DIRECTION:
An exact copy of every record is needed.

begin PROVIDED ENTRIES

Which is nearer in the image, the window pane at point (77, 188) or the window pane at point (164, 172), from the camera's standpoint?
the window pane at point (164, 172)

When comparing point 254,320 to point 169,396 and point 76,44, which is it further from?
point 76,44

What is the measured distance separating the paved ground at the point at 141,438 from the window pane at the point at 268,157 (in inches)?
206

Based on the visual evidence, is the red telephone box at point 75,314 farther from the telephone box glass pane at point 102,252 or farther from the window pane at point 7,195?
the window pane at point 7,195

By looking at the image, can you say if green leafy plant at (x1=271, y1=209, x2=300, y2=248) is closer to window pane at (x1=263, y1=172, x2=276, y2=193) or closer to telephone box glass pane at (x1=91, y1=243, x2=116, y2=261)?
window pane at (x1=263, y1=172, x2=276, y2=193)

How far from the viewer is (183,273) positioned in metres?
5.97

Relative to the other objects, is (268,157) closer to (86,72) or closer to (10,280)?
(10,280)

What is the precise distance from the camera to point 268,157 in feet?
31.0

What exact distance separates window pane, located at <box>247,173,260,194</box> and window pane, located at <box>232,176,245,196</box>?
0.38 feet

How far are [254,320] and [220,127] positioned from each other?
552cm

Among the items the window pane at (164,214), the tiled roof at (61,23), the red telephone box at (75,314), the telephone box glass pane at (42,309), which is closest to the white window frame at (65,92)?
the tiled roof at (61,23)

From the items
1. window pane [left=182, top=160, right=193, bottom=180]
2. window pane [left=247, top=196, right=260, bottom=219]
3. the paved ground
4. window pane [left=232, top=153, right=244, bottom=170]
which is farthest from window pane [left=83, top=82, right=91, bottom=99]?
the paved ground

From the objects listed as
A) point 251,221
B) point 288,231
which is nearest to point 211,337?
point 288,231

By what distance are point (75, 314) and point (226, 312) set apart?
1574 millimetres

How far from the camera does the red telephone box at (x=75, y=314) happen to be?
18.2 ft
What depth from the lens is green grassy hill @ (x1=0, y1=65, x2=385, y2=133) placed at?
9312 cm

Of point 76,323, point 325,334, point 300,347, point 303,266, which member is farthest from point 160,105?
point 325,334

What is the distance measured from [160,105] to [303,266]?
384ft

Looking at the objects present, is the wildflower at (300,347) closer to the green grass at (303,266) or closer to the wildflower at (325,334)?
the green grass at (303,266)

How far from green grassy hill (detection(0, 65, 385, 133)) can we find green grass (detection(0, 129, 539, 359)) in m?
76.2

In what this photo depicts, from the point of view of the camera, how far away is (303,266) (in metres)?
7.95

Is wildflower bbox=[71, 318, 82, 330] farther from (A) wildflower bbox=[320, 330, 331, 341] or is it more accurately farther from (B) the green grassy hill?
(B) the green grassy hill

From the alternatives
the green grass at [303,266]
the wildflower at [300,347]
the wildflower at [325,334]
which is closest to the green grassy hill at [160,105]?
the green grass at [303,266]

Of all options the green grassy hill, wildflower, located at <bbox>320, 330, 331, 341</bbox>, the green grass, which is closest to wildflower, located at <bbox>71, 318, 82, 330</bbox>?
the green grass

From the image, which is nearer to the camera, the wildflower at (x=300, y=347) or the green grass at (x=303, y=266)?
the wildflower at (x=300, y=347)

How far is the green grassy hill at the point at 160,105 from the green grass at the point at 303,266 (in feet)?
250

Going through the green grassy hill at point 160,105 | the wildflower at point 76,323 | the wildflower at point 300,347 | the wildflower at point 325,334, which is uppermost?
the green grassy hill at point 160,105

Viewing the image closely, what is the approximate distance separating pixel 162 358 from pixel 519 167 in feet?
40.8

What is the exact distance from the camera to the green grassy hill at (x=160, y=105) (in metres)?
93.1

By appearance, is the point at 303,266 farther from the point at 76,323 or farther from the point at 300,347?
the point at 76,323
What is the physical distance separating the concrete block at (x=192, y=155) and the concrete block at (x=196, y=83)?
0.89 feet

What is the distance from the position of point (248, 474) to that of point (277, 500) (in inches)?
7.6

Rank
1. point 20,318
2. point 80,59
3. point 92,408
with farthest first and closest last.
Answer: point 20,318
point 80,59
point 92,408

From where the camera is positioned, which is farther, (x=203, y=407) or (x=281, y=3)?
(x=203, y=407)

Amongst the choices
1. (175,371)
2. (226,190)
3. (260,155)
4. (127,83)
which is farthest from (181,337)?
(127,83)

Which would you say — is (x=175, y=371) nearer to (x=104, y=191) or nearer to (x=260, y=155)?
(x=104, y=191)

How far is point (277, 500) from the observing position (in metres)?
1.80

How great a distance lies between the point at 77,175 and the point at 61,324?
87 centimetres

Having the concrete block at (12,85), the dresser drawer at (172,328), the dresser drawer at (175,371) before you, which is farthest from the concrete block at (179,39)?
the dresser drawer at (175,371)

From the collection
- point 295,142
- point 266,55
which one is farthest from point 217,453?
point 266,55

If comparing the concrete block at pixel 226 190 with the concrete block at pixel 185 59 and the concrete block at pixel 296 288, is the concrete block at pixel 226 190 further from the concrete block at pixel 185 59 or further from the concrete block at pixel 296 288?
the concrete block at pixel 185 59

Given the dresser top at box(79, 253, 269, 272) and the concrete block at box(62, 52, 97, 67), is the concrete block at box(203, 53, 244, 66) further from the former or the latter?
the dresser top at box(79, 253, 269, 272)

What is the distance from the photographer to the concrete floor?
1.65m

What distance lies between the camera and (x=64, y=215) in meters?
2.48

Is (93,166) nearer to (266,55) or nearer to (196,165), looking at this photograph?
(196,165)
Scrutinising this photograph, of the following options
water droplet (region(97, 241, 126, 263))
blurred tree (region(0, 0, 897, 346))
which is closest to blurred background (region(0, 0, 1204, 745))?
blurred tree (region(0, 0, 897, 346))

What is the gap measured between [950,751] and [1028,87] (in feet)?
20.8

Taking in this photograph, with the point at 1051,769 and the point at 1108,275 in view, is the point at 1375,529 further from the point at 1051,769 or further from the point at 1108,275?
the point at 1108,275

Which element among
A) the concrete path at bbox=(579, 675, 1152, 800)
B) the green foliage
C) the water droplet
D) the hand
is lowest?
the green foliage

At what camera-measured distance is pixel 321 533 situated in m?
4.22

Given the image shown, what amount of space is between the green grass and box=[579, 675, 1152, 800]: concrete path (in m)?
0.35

end PROVIDED ENTRIES

COMPLETE ANSWER:
Which is nearer in the image, the window pane at point (77, 188) or the window pane at point (164, 172), from the camera's standpoint?
the window pane at point (164, 172)

When comparing point 254,320 to point 169,396 and point 76,44, which is it further from?
point 76,44

What is the measured distance separating the paved ground at the point at 141,438 from the window pane at the point at 268,157 (in inches)?
206

Based on the visual evidence, is the red telephone box at point 75,314 farther from the telephone box glass pane at point 102,252 or farther from the window pane at point 7,195?
the window pane at point 7,195

By looking at the image, can you say if green leafy plant at (x1=271, y1=209, x2=300, y2=248) is closer to window pane at (x1=263, y1=172, x2=276, y2=193) or closer to telephone box glass pane at (x1=91, y1=243, x2=116, y2=261)?
window pane at (x1=263, y1=172, x2=276, y2=193)

How far from the viewer is (183,273) positioned in metres?
5.97

Relative to the other objects, is (268,157) closer to (86,72) or closer to (10,280)?
(10,280)

What is the precise distance from the camera to point 268,157 in feet?
31.0

What exact distance separates window pane, located at <box>247,173,260,194</box> and window pane, located at <box>232,176,245,196</box>?
0.38 feet

How far are [254,320] and [220,127] positioned from each other?
552cm

Among the items the window pane at (164,214), the tiled roof at (61,23), the red telephone box at (75,314), the telephone box glass pane at (42,309), which is closest to the white window frame at (65,92)?
the tiled roof at (61,23)

From the items
1. window pane [left=182, top=160, right=193, bottom=180]
2. window pane [left=247, top=196, right=260, bottom=219]
3. the paved ground
4. window pane [left=232, top=153, right=244, bottom=170]
which is farthest from window pane [left=83, top=82, right=91, bottom=99]?
the paved ground

From the objects listed as
A) point 251,221
B) point 288,231
which is nearest to point 211,337?
point 288,231

By what distance are point (75, 314) and point (226, 312) set apart?
1574 millimetres

How far from the camera does the red telephone box at (x=75, y=314) happen to be?
18.2 ft
What depth from the lens is green grassy hill @ (x1=0, y1=65, x2=385, y2=133) placed at?
9312 cm

Of point 76,323, point 325,334, point 300,347, point 303,266, which member is farthest from point 160,105?
point 325,334

What is the distance measured from [160,105] to [303,266]?
384ft

Looking at the objects present, is the wildflower at (300,347) closer to the green grass at (303,266) or closer to the wildflower at (325,334)?
the green grass at (303,266)

How far from green grassy hill (detection(0, 65, 385, 133)) can we find green grass (detection(0, 129, 539, 359)) in m?
76.2

In what this photo depicts, from the point of view of the camera, how far away is (303,266) (in metres)?
7.95

Is wildflower bbox=[71, 318, 82, 330] farther from (A) wildflower bbox=[320, 330, 331, 341] or is it more accurately farther from (B) the green grassy hill?
(B) the green grassy hill

From the alternatives
the green grass at [303,266]
the wildflower at [300,347]
the wildflower at [325,334]
which is closest to the green grassy hill at [160,105]?
the green grass at [303,266]

Of all options the green grassy hill, wildflower, located at <bbox>320, 330, 331, 341</bbox>, the green grass, which is closest to wildflower, located at <bbox>71, 318, 82, 330</bbox>?
the green grass

From the image, which is nearer to the camera, the wildflower at (x=300, y=347) or the green grass at (x=303, y=266)?
the wildflower at (x=300, y=347)

How far is the green grassy hill at the point at 160,105 from the green grass at the point at 303,266 (in feet)?
250

Going through the green grassy hill at point 160,105 | the wildflower at point 76,323 | the wildflower at point 300,347 | the wildflower at point 325,334, which is uppermost?
the green grassy hill at point 160,105

Viewing the image closely, what is the approximate distance separating pixel 162 358 from pixel 519 167 in feet?
40.8

What is the exact distance from the camera to the green grassy hill at (x=160, y=105) (in metres)?
93.1

By appearance, is the point at 303,266 farther from the point at 76,323 or farther from the point at 300,347?
the point at 76,323
What is the physical distance separating the concrete block at (x=192, y=155) and the concrete block at (x=196, y=83)?
0.89 feet

What is the distance from the position of point (248, 474) to that of point (277, 500) (in inches)?
7.6

Rank
1. point 20,318
2. point 80,59
3. point 92,408
with farthest first and closest last.
Answer: point 20,318
point 80,59
point 92,408

From where the camera is positioned, which is farther, (x=203, y=407) or (x=281, y=3)?
(x=203, y=407)

Amongst the choices
1. (175,371)
2. (226,190)
3. (260,155)
4. (127,83)
which is farthest from (181,337)?
(127,83)

Which would you say — is (x=175, y=371) nearer to (x=104, y=191) or nearer to (x=260, y=155)?
(x=104, y=191)

How far is point (277, 500) from the observing position (in metres)?
1.80

How great a distance lies between the point at 77,175 and the point at 61,324?
87 centimetres

Having the concrete block at (12,85), the dresser drawer at (172,328), the dresser drawer at (175,371) before you, which is farthest from the concrete block at (179,39)?
the dresser drawer at (175,371)

From the collection
- point 295,142
- point 266,55
which one is farthest from point 217,453?
point 266,55

If comparing the concrete block at pixel 226 190 with the concrete block at pixel 185 59 and the concrete block at pixel 296 288, is the concrete block at pixel 226 190 further from the concrete block at pixel 185 59 or further from the concrete block at pixel 296 288?
the concrete block at pixel 185 59

Given the dresser top at box(79, 253, 269, 272) and the concrete block at box(62, 52, 97, 67), is the concrete block at box(203, 53, 244, 66) further from the former or the latter?
the dresser top at box(79, 253, 269, 272)

What is the distance from the photographer to the concrete floor?
1.65m

What distance lies between the camera and (x=64, y=215) in meters?
2.48

Is (93,166) nearer to (266,55) or nearer to (196,165), looking at this photograph?
(196,165)
Scrutinising this photograph, of the following options
water droplet (region(97, 241, 126, 263))
blurred tree (region(0, 0, 897, 346))
which is closest to blurred background (region(0, 0, 1204, 745))?
blurred tree (region(0, 0, 897, 346))

What is the gap measured between [950,751] and [1028,87] (in feet)?
20.8

Taking in this photograph, with the point at 1051,769 and the point at 1108,275 in view, is the point at 1375,529 further from the point at 1051,769 or further from the point at 1108,275?
the point at 1108,275

Which element among
A) the concrete path at bbox=(579, 675, 1152, 800)
B) the green foliage
C) the water droplet
D) the hand
is lowest?
the green foliage

At what camera-measured distance is pixel 321 533 situated in m?
4.22

Given the image shown, what amount of space is between the green grass and box=[579, 675, 1152, 800]: concrete path (in m)?
0.35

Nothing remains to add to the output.